Selected passage:
§

From Jakarta to Havana, Manila to Buenos Aires, Istanbul to Paris — millions of workers filled streets on every inhabited continent Friday, united by frustration with wages that won’t stretch, wars they didn’t choose, and an economic order that keeps tilting upward.
In France, the slogan anchoring the marches distilled the day into three words: “bread, peace and freedom.” Unions in Paris and across the country explicitly linked the everyday struggles of working people to the grinding conflicts in Ukraine and the Middle East.
Turkey adopted the same phrase as its rallying cry. The response was blunt. Police sealed off Taksim Square overnight, fired tear gas from riot-control vehicles, and arrested almost 400 people, according to the CHD Lawyers Association. Images broadcast on HALK TV showed Erkan Baş, president of the Turkish Workers’ Party, engulfed in pepper spray.
“Those in power already speak 365 days a year,” Baş said, “so let workers talk about the hardships they face at least one day a year.”
A Holiday Many Can’t Afford
The irony of International Workers’ Day: it celebrates labor with a day off that millions cannot afford. In Pakistan, where inflation runs near 16%, construction worker Mohammad Maskeen told the Associated Press he couldn’t spare the hours. “How will I bring vegetables and other necessities home if I don’t work?” he said, at a site near Islamabad.
In the Philippines, protesters clashed with police near the US Embassy in Manila, some carrying banners reading “no troops, no bases, no war games, resist US-led wars.” Josua Mata, leader of the SENTRO umbrella group of labor federations, said: “Every Filipino worker now is aware that the situation here is deeply connected to the global crisis.”
In Indonesia, a rare sight: President Prabowo Subianto joined tens of thousands of workers marching in Jakarta.

§

Dataset extract:
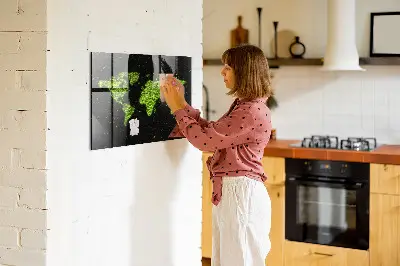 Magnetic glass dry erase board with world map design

§

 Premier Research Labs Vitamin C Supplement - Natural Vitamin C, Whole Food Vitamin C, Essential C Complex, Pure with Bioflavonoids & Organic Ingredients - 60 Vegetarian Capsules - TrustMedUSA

§

Task set:
**a)** According to the article on International Workers' Day protests, how many people did police arrest in Turkey, and which organization reported the figure?
**b)** Resume the article on International Workers' Day protests after its final sentence.

Answers for the exercise:
**a)** Almost 400 people, according to the CHD Lawyers Association.

**b)**
War, Oil, and the Cost of Living
The connective thread was the Iran war, which has driven oil prices up and inflation across import-dependent economies. In Turkey, official inflation sits at 30%; independent estimates place it closer to 40%. “Workers are already living pay cheque to pay cheque,” Said Iqbal, president of the Indonesian Trade Union Confederation, told reporters.
In Gaza, the most striking May Day action was the one that didn’t happen. Palestinian workers cancelled all events. The Palestinian General Federation of Trade Unions reported that approximately 550,000 workers across Gaza and the West Bank have no income — a situation it described as unprecedented.
In Argentina, workers protested in Buenos Aires against President Javier Milei’s overhaul of labor protections. Cuba’s foreign ministry held a gathering in defiance of what it called US “aggressions, threats, intensified blockade, and energy siege.”
Workers Over Billionaires
In the United States, where May Day is not a federal holiday, a coalition of more than 500 unions and community organizations rallied under the banner “May Day Strong” with a single message: “workers over billionaires.” Roughly 20 North Carolina school districts closed due to staff absences. Bryan Proffitt, a teacher and union vice president, said the aim was “more investment in public schools, an end to corporate tax cuts, a restoration of our democracy, and the expansion of union rights.”
Republican state senator Amy Galey countered that closing schools with fewer than 20 instructional days left “is not going to benefit students.” The White House said the Trump administration has “never wavered from standing up for American workers.”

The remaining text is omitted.